Playing rock, scissor and paper about who drinks the heart of a cobra wasn’t the plan for the first evening in Saigon. And my plan was to blog a bit more about our culinary adventures in Singapore, but sitting on the bed of our hotel “Beautiful Saigon” and thinking about last night, I feel that this is far more interesting.
We arrived yesterday afternoon and realized that Saigon is everything Singapore was not: noisy, chaotic,  a bit untidy and in a heart-warming way all over the place. We left our hotel in the middle of the backpackers’ district Pham Ngu Lao and went for a stroll. In a t-shirt shop we ran into two Finnish guys, who had just returned from Phu Quoc island. After a five-minute chat we decided to go for a beer (or two). After the beers, we discussed about going to a restaurant, and one of the guys show us a web forum, where someone had mentioned a restaurant serving cobra. And not just piece of cobra meat, but a whole cobra. Want to try? We said we were in. The bar-owner knew the place and directed the taxi driver.

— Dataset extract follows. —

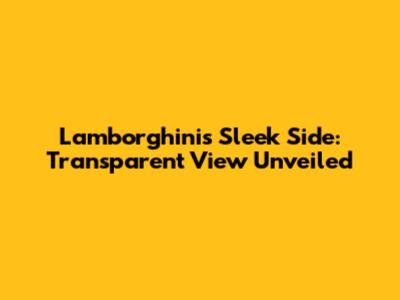 Lamborghini's Sleek Side: Transparent View Unveiled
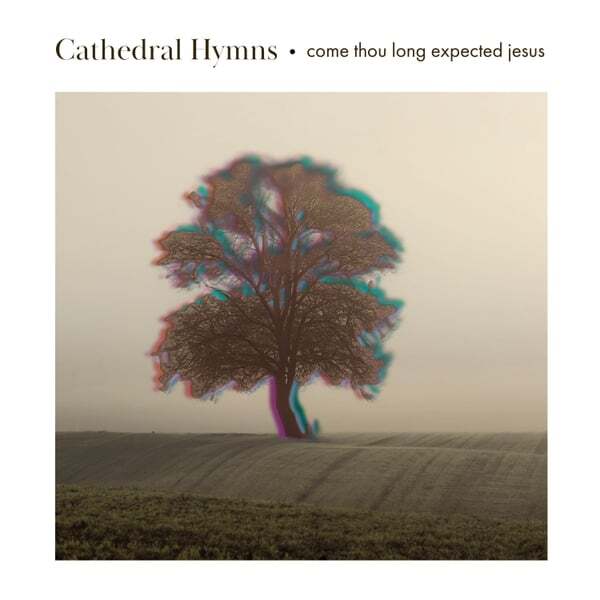 Cover art for Come Thou Long Expected Jesus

We had bad luck. The restaurant, Huong Rung, was just about to close and the waiters didn’t want to let us in. But when they heard about us wanting a cobra meal, they changed their mind. Obviously cobras are a lucrative business, I thought, and when we sat down, I realized that we also had entertainment value: all members of the staff gathered around us, when one of them brought a living cobra snake in a bag for presentation.

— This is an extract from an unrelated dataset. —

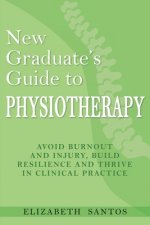 New Graduate's Guide to Physiotherapy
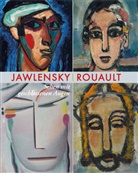 Angelik Affentranger-Kirchrath, Angelika Affentranger-Kirchrath, Bauer-Friedrich, Thoma Bauer-Friedrich, Thomas Bauer-Friedrich, Christian Philipsen - Jawlensky - Rouault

I haven’t mentioned Madventures yet, but that’s when it came to my mind. 🙂
Being the only lady, I got to choose the vodka for the food, and picked Russki Standard. The show began.
One of the staff members picked the cobra from the neck and the tail and lifted it from the bag. A waiter brought a metal plate and a jar for the blood. Another guy took scissors and cut the skin of the cobra (poor snake, I thought, but obviously there was really nothing I could do at that point). He found something that seemed to be the blood vein and cut it. He let the blood drip into the jar (at this point the cobra died) and squeezed, so that the heart came out of the snake’s body. Pulsing. (Repulsing!)
After pouring out the blood, they took the snake into the kitchen, and one of the waiter ladies mixed some deciliters of vodka with the blood in the jar and poured schnaps for us. It looked like strawberry juice. Skål! And tasted like normal vodka.
The extra schnaps was the one with the heart of the snake. The guys played rock, paper and scissors, and somehow Alanmies ended up drinking it. He said it felt like swallowing a snail.
The cobra was served in three ways: stewed with onions and mushrooms, in a soup with beans and lentils and grilled with salt and chili. The soup was actually very tasty and I ate quite a lot of onions and mushrooms!
But yes, how was the cobra? “It tastes like chicken! – right?” It did. A bit. But as I don’t usually eat meat, I didn’t like the texture. I chewed and chewed, but nothing seemed to happen. The only good bit was a part of some organ or muscle that tasted like liver. But the skin almost made me throw up.
The most horrible part of the meal was when Alanmies lifted the tail from the soup and imitated eating it, and at the same time I saw how a brown small rat run from one corner of the restaurant towards the door. I almost screamed. I still don’t know why I didn’t. Maybe it was the bloody vodka?
This adventurous dinner cost us 25 euros per person, which is an astronomical price in Saigon.
After the dinner I had a banana milkshake and Vienamise rhum for dessert in on of the corner cafes near our hotel, listening to europop and honking horns in the myriad of neonlights. It felt like that dinner was a whole lot to melt, not only physically, but also mentally. But I suppose these are the experiences people look for when travelling.
The cobra serving restaurants in Ho Chi Minh City / Saigon:
Huong Rung 1, DC 371 Nguyen Trai
Huong Rung 2, DC 146 Hai Ba Trung
P.S. My sore throat is back to normal. Thanks to cobra? Or vodka?